EXERCISE INPUT:

====

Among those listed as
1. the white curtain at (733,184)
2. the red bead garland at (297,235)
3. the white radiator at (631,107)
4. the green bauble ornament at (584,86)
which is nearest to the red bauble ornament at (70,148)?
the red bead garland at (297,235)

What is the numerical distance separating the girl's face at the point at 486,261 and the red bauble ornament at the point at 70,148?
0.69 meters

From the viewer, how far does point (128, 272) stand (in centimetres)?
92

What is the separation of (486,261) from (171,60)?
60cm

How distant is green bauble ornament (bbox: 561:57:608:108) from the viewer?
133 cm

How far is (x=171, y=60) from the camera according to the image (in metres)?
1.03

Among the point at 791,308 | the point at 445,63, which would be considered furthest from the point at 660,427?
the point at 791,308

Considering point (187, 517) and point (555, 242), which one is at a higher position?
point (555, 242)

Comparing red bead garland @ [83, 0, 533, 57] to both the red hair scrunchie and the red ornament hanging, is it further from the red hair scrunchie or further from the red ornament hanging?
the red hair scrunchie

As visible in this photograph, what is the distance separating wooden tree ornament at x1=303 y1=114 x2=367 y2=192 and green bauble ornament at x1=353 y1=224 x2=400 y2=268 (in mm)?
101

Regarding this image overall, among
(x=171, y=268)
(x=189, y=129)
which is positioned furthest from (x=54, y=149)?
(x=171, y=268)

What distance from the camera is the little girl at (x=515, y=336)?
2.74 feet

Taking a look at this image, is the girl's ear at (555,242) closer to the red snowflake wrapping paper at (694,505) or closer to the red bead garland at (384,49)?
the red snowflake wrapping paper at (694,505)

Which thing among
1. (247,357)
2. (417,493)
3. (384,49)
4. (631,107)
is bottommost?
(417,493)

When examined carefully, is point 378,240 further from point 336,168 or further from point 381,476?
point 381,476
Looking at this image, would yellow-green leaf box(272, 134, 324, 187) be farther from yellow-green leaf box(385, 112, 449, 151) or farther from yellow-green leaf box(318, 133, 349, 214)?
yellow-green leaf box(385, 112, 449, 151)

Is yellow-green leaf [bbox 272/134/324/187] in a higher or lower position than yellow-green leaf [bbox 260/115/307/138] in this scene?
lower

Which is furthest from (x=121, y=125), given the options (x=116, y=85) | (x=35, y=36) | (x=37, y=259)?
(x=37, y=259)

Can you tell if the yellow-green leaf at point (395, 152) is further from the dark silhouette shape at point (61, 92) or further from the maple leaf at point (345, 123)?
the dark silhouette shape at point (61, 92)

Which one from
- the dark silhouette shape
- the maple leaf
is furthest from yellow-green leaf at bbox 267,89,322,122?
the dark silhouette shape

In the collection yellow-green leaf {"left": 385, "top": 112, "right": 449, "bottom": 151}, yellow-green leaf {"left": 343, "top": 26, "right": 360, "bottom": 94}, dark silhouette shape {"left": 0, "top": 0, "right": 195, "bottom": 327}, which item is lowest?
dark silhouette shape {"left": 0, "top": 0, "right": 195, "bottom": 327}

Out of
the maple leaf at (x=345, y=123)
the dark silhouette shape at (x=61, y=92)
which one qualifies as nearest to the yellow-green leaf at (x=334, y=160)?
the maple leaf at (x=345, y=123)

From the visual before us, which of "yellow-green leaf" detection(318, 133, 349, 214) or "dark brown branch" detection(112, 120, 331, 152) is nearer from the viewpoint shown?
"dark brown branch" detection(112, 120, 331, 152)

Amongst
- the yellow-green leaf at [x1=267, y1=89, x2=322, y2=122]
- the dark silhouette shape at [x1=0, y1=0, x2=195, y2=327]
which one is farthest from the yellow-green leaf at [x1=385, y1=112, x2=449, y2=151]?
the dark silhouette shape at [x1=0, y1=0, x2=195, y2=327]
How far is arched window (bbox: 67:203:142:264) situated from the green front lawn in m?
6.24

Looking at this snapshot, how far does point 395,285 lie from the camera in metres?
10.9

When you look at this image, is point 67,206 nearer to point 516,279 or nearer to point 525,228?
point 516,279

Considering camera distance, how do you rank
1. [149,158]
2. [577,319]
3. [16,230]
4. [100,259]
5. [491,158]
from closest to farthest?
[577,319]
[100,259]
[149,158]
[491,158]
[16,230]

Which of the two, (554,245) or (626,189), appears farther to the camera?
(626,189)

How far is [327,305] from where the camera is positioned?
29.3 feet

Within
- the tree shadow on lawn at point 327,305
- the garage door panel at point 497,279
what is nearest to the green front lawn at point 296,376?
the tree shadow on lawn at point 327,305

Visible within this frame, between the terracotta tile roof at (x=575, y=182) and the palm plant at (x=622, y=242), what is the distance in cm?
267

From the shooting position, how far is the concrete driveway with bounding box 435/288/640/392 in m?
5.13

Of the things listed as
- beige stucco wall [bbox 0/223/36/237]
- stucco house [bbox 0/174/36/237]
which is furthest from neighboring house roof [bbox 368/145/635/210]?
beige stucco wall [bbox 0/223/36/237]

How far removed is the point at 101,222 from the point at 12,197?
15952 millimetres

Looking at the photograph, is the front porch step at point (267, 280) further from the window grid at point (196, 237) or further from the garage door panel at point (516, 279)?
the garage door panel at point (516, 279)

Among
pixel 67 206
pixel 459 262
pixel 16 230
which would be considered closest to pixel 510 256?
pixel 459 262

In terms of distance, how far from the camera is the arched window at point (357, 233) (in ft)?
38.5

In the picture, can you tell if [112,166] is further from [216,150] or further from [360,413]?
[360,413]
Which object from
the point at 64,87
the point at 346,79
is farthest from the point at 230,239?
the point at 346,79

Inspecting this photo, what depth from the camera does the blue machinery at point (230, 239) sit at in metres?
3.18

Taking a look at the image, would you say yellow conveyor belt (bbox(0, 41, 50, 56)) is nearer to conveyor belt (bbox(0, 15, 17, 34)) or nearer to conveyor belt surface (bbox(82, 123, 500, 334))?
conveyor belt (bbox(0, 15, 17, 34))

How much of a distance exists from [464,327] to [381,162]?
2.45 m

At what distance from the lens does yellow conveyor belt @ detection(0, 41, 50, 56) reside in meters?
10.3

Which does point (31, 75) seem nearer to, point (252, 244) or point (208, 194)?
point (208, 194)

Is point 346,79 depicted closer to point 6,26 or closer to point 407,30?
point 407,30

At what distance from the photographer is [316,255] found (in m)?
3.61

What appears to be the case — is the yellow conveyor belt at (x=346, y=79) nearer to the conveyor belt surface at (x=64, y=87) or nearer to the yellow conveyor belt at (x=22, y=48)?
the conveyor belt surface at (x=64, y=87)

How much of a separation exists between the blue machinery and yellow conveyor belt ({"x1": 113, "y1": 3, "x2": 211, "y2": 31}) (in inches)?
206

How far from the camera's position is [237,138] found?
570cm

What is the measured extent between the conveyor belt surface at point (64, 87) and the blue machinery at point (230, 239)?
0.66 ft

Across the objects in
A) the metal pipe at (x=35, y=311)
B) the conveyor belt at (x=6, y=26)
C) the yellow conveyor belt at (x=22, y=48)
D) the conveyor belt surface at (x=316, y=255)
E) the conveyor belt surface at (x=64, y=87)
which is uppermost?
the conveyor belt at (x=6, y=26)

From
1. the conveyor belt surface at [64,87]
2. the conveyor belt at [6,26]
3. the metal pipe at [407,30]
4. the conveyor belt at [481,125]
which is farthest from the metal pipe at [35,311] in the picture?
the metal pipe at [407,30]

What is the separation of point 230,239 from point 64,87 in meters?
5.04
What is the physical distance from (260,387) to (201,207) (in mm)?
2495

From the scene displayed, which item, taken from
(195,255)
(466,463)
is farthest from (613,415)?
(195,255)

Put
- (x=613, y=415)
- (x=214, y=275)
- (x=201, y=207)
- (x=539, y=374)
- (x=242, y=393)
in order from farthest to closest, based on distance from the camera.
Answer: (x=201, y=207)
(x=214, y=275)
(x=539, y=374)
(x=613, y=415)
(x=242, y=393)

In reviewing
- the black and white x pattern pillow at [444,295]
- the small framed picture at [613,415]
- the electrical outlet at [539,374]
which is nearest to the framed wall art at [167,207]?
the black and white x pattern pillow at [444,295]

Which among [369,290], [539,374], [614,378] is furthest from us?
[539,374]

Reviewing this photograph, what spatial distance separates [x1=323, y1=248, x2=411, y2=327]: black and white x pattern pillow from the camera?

====

SET EXERCISE: Output the data above word for word, starting at the line containing "In reviewing" and ending with the final line of the data, both included.

TASK RESULT:
In reviewing
- the black and white x pattern pillow at [444,295]
- the small framed picture at [613,415]
- the electrical outlet at [539,374]
which is nearest to the framed wall art at [167,207]?
the black and white x pattern pillow at [444,295]

Which among [369,290], [539,374], [614,378] is furthest from us?
[539,374]

Reviewing this photograph, what spatial distance separates [x1=323, y1=248, x2=411, y2=327]: black and white x pattern pillow from the camera?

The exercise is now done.